## Source excerpt

Initial commit

2017-12-04 13:32:57 -06:00
commit 0075e5b0f3
9056 changed files with 2523100 additions and 0 deletions
--- a/vendor/github.com/hyperhq/hypercli/docs/admin/runmetrics.md
+++ b/vendor/github.com/hyperhq/hypercli/docs/admin/runmetrics.md
@@ -0,0 +1,464 @@
+<!--[metadata]>
+++
+aliases = ["/engine/articles/run_metrics"]
+title = "Runtime metrics"
+description = "Measure the behavior of running containers"
+keywords = ["docker, metrics, CPU, memory, disk, IO, run,  runtime, stats"]
+[menu.main]
+parent = "engine_admin"
+weight = 4
+++
+<![end-metadata]-->
+
+# Runtime metrics
+
+
+## Docker stats
+
+You can use the `docker stats` command to live stream a container's
+runtime metrics. The command supports CPU, memory usage, memory limit,
+and network IO metrics.
+
+The following is a sample output from the `docker stats` command
+
+    $ docker stats redis1 redis2
+    CONTAINER           CPU %               MEM USAGE / LIMIT     MEM %               NET I/O             BLOCK I/O
+    redis1              0.07%               796 KB / 64 MB        1.21%               788 B / 648 B       3.568 MB / 512 KB
+    redis2              0.07%               2.746 MB / 64 MB      4.29%               1.266 KB / 648 B    12.4 MB / 0 B
+
+
+The [docker stats](../reference/commandline/stats.md) reference page has
+more details about the `docker stats` command.
+
+## Control groups
+
+Linux Containers rely on [control groups](
+https://www.kernel.org/doc/Documentation/cgroups/cgroups.txt)
+which not only track groups of processes, but also expose metrics about
+CPU, memory, and block I/O usage. You can access those metrics and
+obtain network usage metrics as well. This is relevant for "pure" LXC
+containers, as well as for Docker containers.
+
+Control groups are exposed through a pseudo-filesystem. In recent
+distros, you should find this filesystem under `/sys/fs/cgroup`. Under
+that directory, you will see multiple sub-directories, called devices,
+freezer, blkio, etc.; each sub-directory actually corresponds to a different
+cgroup hierarchy.
+
+On older systems, the control groups might be mounted on `/cgroup`, without
+distinct hierarchies. In that case, instead of seeing the sub-directories,
+you will see a bunch of files in that directory, and possibly some directories
+corresponding to existing containers.
+
+To figure out where your control groups are mounted, you can run:
+
+    $ grep cgroup /proc/mounts
+
+## Enumerating cgroups
+
+You can look into `/proc/cgroups` to see the different control group subsystems
+known to the system, the hierarchy they belong to, and how many groups they contain.
+
+You can also look at `/proc/<pid>/cgroup` to see which control groups a process
+belongs to. The control group will be shown as a path relative to the root of
+the hierarchy mountpoint; e.g., `/` means “this process has not been assigned into
+a particular group”, while `/lxc/pumpkin` means that the process is likely to be
+a member of a container named `pumpkin`.

## To be done
Please continue the Docker runtime metrics page, starting right after its final sentence about the container named `pumpkin`. The lines after this point aren't needed for anything here.

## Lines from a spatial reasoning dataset
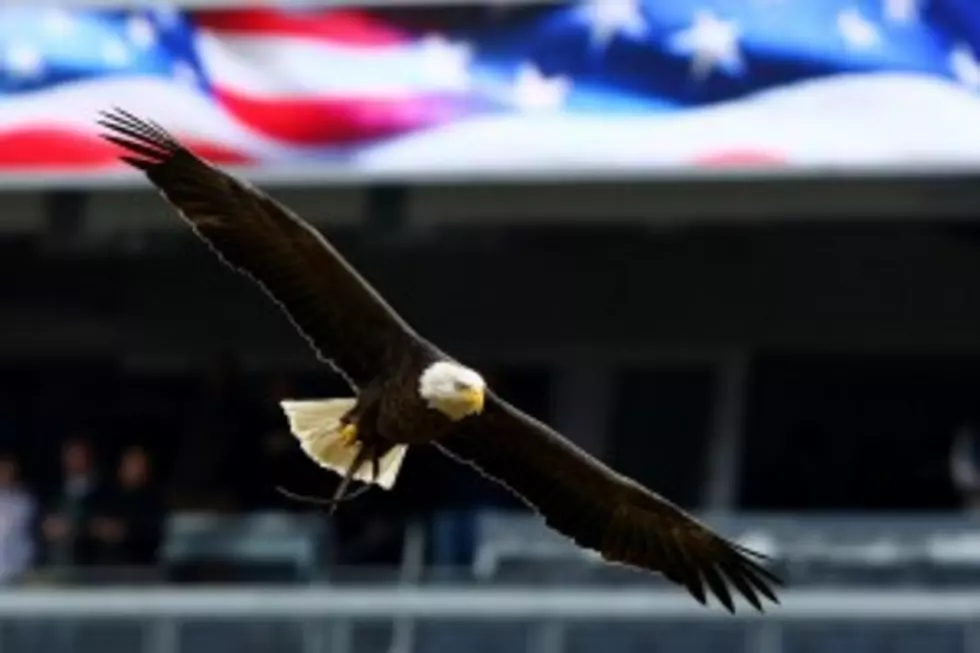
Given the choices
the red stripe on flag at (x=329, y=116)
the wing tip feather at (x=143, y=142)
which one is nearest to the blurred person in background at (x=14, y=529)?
the red stripe on flag at (x=329, y=116)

## Response to the exercise
+
+## Finding the cgroup for a given container
+
+For each container, one cgroup will be created in each hierarchy. On
+older systems with older versions of the LXC userland tools, the name of
+the cgroup will be the name of the container. With more recent versions
+of the LXC tools, the cgroup will be `lxc/<container_name>.`
+
+For Docker containers using cgroups, the container name will be the full
+ID or long ID of the container. If a container shows up as ae836c95b4c3
+in `docker ps`, its long ID might be something like
+`ae836c95b4c3c9e9179e0e91015512da89fdec91612f63cebae57df9a5444c79`. You can
+look it up with `docker inspect` or `docker ps --no-trunc`.
+
+Putting everything together to look at the memory metrics for a Docker
+container, take a look at `/sys/fs/cgroup/memory/docker/<longid>/`.
+
+## Metrics from cgroups: memory, CPU, block I/O
+
+For each subsystem (memory, CPU, and block I/O), you will find one or
+more pseudo-files containing statistics.
+
+### Memory metrics: `memory.stat`
+
+Memory metrics are found in the "memory" cgroup. Note that the memory
+control group adds a little overhead, because it does very fine-grained
+accounting of the memory usage on your host. Therefore, many distros
+chose to not enable it by default. Generally, to enable it, all you have
+to do is to add some kernel command-line parameters:
+`cgroup_enable=memory swapaccount=1`.
+
+The metrics are in the pseudo-file `memory.stat`.
+Here is what it will look like:
+
+    cache 11492564992
+    rss 1930993664
+    mapped_file 306728960
+    pgpgin 406632648
+    pgpgout 403355412
+    swap 0
+    pgfault 728281223
+    pgmajfault 1724
+    inactive_anon 46608384
+    active_anon 1884520448
+    inactive_file 7003344896
+    active_file 4489052160
+    unevictable 32768
+    hierarchical_memory_limit 9223372036854775807
+    hierarchical_memsw_limit 9223372036854775807
+    total_cache 11492564992
+    total_rss 1930993664
+    total_mapped_file 306728960
+    total_pgpgin 406632648
+    total_pgpgout 403355412
+    total_swap 0
+    total_pgfault 728281223
+    total_pgmajfault 1724
+    total_inactive_anon 46608384
+    total_active_anon 1884520448
+    total_inactive_file 7003344896
+    total_active_file 4489052160
+    total_unevictable 32768
+
+The first half (without the `total_` prefix) contains statistics relevant
+to the processes within the cgroup, excluding sub-cgroups. The second half
+(with the `total_` prefix) includes sub-cgroups as well.
+
+Some metrics are "gauges", i.e., values that can increase or decrease
+(e.g., swap, the amount of swap space used by the members of the cgroup).
+Some others are "counters", i.e., values that can only go up, because
+they represent occurrences of a specific event (e.g., pgfault, which
+indicates the number of page faults which happened since the creation of
+the cgroup; this number can never decrease).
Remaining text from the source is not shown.